Written problem:
Please gather every line in the data below that contains the word "pixel", and copy each line in full. Case counts.

* START *

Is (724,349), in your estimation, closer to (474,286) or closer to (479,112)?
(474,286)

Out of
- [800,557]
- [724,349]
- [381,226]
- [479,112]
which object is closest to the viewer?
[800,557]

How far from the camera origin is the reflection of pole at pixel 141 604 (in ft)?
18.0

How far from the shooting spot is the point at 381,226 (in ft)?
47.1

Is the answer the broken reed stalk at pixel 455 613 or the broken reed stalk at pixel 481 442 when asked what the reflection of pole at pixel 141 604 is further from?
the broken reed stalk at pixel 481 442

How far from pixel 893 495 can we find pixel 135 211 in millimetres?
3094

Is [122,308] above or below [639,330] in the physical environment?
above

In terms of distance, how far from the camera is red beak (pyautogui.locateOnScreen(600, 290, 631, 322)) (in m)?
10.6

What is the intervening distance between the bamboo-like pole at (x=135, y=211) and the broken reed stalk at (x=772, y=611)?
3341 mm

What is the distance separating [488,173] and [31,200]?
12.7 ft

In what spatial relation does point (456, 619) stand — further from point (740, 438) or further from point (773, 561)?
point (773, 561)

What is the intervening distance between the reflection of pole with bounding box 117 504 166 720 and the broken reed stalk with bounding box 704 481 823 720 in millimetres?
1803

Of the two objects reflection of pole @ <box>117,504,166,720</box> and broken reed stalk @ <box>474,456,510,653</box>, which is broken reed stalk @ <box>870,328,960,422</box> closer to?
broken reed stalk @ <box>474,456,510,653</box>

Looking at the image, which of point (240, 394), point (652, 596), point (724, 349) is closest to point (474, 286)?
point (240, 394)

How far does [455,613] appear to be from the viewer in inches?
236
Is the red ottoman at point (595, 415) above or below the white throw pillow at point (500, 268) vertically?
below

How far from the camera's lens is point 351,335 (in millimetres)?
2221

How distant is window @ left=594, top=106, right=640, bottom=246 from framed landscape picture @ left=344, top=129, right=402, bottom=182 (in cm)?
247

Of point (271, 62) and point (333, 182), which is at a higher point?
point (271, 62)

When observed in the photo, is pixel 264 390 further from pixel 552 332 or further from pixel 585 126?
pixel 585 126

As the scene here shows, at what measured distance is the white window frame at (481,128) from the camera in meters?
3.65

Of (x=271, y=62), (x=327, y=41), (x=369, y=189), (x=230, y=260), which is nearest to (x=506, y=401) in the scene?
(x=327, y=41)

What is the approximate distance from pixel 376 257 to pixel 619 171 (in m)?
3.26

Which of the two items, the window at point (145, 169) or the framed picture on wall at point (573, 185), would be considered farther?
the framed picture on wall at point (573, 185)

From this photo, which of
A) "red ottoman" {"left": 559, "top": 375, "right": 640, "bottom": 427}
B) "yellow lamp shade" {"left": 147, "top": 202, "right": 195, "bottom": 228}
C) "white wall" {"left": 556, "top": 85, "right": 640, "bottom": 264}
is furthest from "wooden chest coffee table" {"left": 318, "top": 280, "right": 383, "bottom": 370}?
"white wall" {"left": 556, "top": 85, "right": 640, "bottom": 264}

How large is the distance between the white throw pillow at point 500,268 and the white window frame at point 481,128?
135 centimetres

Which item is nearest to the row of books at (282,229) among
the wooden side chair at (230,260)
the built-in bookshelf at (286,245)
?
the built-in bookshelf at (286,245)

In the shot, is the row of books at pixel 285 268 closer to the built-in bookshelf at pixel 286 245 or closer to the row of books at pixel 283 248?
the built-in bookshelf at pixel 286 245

* END *

Solution:
How far from the camera origin is the reflection of pole at pixel 141 604 (in ft)?
Is the answer the broken reed stalk at pixel 455 613 or the broken reed stalk at pixel 481 442 when asked what the reflection of pole at pixel 141 604 is further from?
the broken reed stalk at pixel 481 442
How far from pixel 893 495 can we find pixel 135 211 in millimetres?
When observed in the photo, is pixel 264 390 further from pixel 552 332 or further from pixel 585 126?
pixel 585 126
What is the approximate distance from pixel 376 257 to pixel 619 171 (in m)?
In the shot, is the row of books at pixel 285 268 closer to the built-in bookshelf at pixel 286 245 or closer to the row of books at pixel 283 248?
the built-in bookshelf at pixel 286 245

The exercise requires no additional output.